The first STATS under a TS source command supports aggregation functions per time series. These functions accept up to two arguments. The first argument is required and denotes the metric name of the time series. The second argument is optional and allows specifying a sliding time window for aggregating metric values. Note that this is orthogonal to time bucketing of output results, as specified in the BY clause (e.g. through TBUCKET). For example, the following query calculates the average rate of requests per host for every minute, using values over a sliding window of 10 minutes:

TS metrics
  | WHERE TRANGE(1h)
  | STATS AVG(RATE(requests, 10m)) BY TBUCKET(1m), host
		

Accepted window values are currently limited to multiples of the time bucket interval in the BY clause. If no window is specified, the time bucket interval is implicitly used as a window.

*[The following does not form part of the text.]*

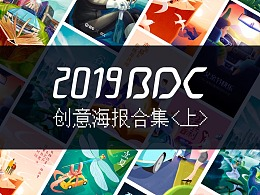 2019年创意海报合集(上)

All window values are accepted, though there are performance optimizations for the cases where the window is a multiple of the time bucket interval.

It's currently not allowed to mix windows that are smaller than the time bucket for one metrics and larger than the time bucket for another metrics, in the same query.

When a time series aggregation function is used directly in STATS (that is, not wrapped in an outer aggregation such as AVG() or SUM()), results are implicitly grouped by every time series dimension and include a _timeseries column. You can narrow or make this grouping explicit with the WITHOUT grouping function ( ). Refer to Grouping time series for details and examples.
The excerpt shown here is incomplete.